But now, it appears the idea is real:
Paul Tagliabue, the former commissioner of the National Football League who is now working as a consultant for the Big East Conference, says the 16-team conference is not standing pat while discussion continues nationwide on the future of the college sports landscape.And as I also pointed out in that initial article, the Big East's reach is pretty significant:
To that end, Tagliabue is advising the Big East on its television rights. One option would be for the Big East to follow the example of the Big Ten and form its own network.
He said it was too early to say whether the Big East would go that route.
"A lot of what is being discussed has to be explored quietly and in depth," he said.
The Big East also would have a bigger reach. Seven members of the conference are located in the top 12 media markets in the country. And 12 members are located in the top 34. That covers more than a quarter of all U.S. markets, the largest coverage of any conference in the country.
And it's easy to sit back and laugh, focusing on the Big East's inability to show quality football games. Fine. But look at the basketball games that could be showcased? And trust me, I've seen some pretty bad Big Ten matchups on their network along with the host of team features and minor sports including college baseball, which happens to be on right now.
What I like is that the conference is thinking big:
Could Big East sports alone be enough to entice cable subscribers? Maybe not. But Marinatto says the league has access to "other alliances that could drive that concept." He declined to give specifics, but when I asked him if by "alliances" he meant other college sports, pro sports or even entertainment programming, he said, "all of the above."The question is, is it too late? And while I like some of the thoughts being thrown out there in theory, it almost seems to me as if these are more pipe dreams that actual living, breathing possibilities.
"Because we're sitting where we are in the Northeast corridor, we have people from our schools who are involved in the business world who are working at the right places," he said. "Maybe that can help create some partnerships that would make us unique."
Could you envision a Big East sports and entertainment network that includes not only league games but also concerts, Broadway musicals and Major League and NBA games from cities like Philadelphia and Washington D.C.? Who knows. Marinatto said "everything is on the table."
One thing I'll point out is as a sidenote to Paul Tagliabue's quote about the conference's study of a potential network needing to be 'explored quietly and in depth.' I agree with that, but I think it also needs to be done fairly quickly.
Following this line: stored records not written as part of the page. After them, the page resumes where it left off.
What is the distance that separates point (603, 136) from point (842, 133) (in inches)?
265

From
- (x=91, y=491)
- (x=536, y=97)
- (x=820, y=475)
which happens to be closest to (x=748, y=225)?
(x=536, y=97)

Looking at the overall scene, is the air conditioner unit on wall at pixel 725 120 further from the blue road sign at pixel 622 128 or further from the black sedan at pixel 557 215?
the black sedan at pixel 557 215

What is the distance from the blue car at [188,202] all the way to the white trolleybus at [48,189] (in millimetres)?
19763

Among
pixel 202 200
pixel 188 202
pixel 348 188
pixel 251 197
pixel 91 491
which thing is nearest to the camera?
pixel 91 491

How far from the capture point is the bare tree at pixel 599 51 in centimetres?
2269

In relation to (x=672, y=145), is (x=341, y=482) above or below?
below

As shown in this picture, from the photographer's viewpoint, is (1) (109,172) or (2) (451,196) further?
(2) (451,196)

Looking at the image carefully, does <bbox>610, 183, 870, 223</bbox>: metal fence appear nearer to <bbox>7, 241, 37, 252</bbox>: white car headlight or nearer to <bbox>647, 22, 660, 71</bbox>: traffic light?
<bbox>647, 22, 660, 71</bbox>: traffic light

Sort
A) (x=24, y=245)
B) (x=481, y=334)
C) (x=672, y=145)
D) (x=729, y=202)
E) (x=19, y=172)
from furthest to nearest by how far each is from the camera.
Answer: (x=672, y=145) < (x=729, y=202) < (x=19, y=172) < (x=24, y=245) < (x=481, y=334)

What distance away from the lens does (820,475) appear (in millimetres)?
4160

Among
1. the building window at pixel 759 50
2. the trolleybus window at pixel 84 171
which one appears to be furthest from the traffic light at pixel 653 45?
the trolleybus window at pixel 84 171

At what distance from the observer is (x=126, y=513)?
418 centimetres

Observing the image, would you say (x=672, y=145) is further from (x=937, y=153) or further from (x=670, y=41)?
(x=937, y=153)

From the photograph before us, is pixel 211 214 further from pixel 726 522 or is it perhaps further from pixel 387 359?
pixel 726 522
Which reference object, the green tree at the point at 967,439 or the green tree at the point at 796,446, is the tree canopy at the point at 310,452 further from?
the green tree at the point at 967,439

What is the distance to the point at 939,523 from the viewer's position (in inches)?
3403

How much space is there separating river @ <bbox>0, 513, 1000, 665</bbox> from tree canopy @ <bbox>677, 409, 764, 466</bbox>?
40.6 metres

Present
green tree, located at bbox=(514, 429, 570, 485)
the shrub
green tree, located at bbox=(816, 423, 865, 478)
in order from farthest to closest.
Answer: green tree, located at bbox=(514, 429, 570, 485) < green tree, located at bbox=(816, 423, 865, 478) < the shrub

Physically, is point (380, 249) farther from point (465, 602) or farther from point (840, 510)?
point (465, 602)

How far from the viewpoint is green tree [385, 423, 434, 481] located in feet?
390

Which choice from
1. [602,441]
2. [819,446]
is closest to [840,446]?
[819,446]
Depending on what rumors you believe, the Big Ten is either on the doorstep ready to knock or at the very least, on the way over. It seems at least one Big East team could be invited and it could end up being three. The Big East has to realize that it's likely any invited team would accept, with the exception of Notre Dame. Since that invitation could come quickly, a plan needs to be assembled and distributed to the member schools even quicker.
A promise of a network likely will still not be enough for schools to stay. But if the conference can somehow make the unbelievably fast turnaround of getting a network deal secured with guaranteed payouts, that might be a start for securing the conference's future. Even if the conference lost some schools to Big East expansion, could a Big East network be enough to lure a couple of other teams away from the ACC or elsewhere?